Persist past the photographs and a set of totemic white sculptures to the back of Gallery 2211 and the real treasures of Dunnieghe Slawson’s expansive imagination. The work up front is hers as well, but it feels flaccid, in spite of its larger size and splashier format. The photographs show groves of tendril forms that the Venice-based Slawson has fashioned from wax and dressed up with beads and netting. The free-standing sculptures sprout clusters of lumpy tubers off of supporting poles. Neither group of work has the formal integrity and emotional concentration that make the smaller sculptures and drawings in the back so intriguing.

Like all of Slawson’s work, they are odd amalgamations of the biological and the botanical. They extrapolate from familiar forms--shells, snails, plants, breasts and phalluses--to occupy a realm of insistently physical fantasy.

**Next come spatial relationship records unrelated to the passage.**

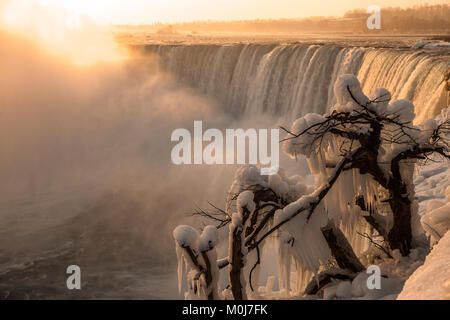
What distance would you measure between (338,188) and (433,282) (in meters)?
2.00

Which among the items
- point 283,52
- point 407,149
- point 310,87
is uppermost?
point 283,52

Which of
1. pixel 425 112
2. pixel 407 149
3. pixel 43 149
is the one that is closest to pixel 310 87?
pixel 425 112

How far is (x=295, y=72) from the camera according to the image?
2055 cm

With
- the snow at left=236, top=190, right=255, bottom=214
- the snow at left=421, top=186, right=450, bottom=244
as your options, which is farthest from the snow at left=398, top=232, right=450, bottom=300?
the snow at left=236, top=190, right=255, bottom=214

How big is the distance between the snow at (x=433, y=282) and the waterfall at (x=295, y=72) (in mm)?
9539

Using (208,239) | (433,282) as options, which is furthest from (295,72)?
(433,282)

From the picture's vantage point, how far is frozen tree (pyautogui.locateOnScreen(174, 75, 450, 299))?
436 cm

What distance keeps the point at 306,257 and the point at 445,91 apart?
28.4 feet

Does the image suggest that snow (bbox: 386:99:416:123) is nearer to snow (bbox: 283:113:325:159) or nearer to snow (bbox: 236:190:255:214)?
snow (bbox: 283:113:325:159)

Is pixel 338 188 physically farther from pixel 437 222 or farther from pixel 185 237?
pixel 185 237

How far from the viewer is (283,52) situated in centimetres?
→ 2133

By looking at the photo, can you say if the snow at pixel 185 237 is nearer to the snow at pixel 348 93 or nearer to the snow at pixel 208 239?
the snow at pixel 208 239
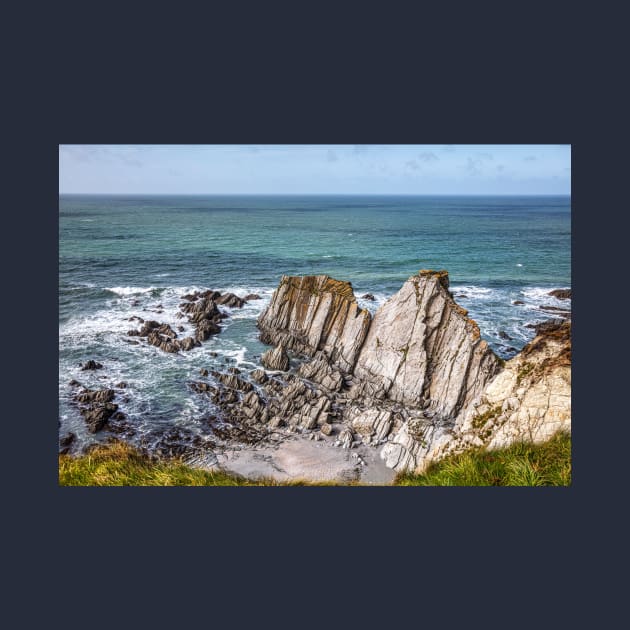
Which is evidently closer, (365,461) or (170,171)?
(365,461)

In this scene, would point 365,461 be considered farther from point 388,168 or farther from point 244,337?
point 388,168

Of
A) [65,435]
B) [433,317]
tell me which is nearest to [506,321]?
[433,317]

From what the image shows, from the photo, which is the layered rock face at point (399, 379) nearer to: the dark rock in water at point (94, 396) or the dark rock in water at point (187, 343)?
the dark rock in water at point (187, 343)

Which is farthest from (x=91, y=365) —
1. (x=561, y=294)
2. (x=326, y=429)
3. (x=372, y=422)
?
(x=561, y=294)

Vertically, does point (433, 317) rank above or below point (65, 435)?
above

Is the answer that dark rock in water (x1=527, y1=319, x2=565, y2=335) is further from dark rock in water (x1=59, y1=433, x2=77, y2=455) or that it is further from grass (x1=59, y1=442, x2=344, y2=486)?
dark rock in water (x1=59, y1=433, x2=77, y2=455)

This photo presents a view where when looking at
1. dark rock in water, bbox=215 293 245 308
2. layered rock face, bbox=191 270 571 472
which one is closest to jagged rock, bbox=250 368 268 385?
layered rock face, bbox=191 270 571 472
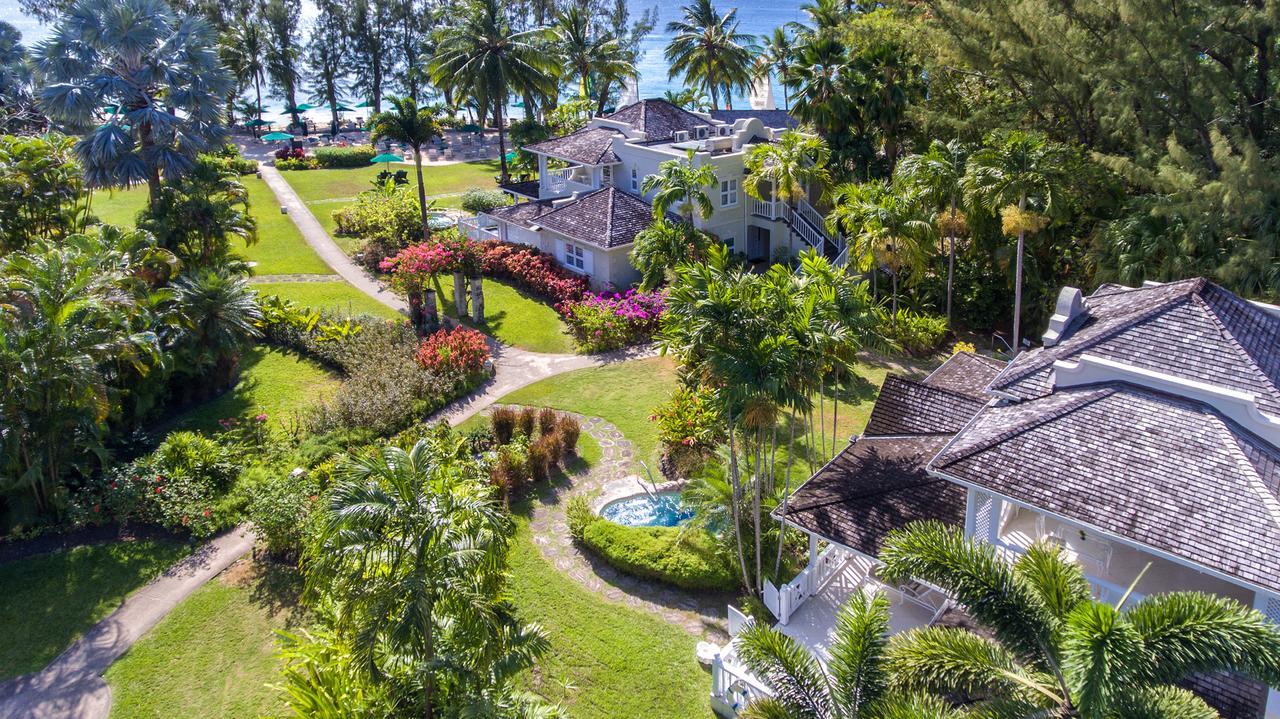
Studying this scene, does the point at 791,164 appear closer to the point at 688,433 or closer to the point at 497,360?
the point at 688,433

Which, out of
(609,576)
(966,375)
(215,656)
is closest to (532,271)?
(609,576)

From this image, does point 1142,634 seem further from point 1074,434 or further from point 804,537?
point 804,537

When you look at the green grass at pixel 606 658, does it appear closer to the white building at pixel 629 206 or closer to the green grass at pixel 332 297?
the green grass at pixel 332 297

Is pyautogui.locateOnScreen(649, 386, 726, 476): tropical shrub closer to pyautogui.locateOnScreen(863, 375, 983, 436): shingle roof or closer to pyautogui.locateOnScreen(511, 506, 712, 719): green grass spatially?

One wax and fiberglass piece (all are an eggshell white) rises in an arch like a thick slug inching forward. Breast-like mounds, some with pearl bead nipples, ridge across its back, flattening and spreading as they progress down the slope until coming under the wraps of a honeycomb wax sheath that seals up the creature’s tapered end. It’s an exuberant gesture--naked, voluptuous and slightly grotesque.

The other small sculptures have a similar charm. They oscillate between the recognizable and the pulpy, fleshy, vaguely deviant. Their mix of playfulness and latent sexuality hints at the influence of Louise Bourgeois.Slawson’s drawings, which sometimes incorporate photographic fragments, also feel accretive, ripe, metamorphic. Drawn in blacks, whites and grays on vellum, they articulate an evolving dynamism, a consortium of energies, a process more than a set of fixed forms. Their uncontainable vitality is irresistible.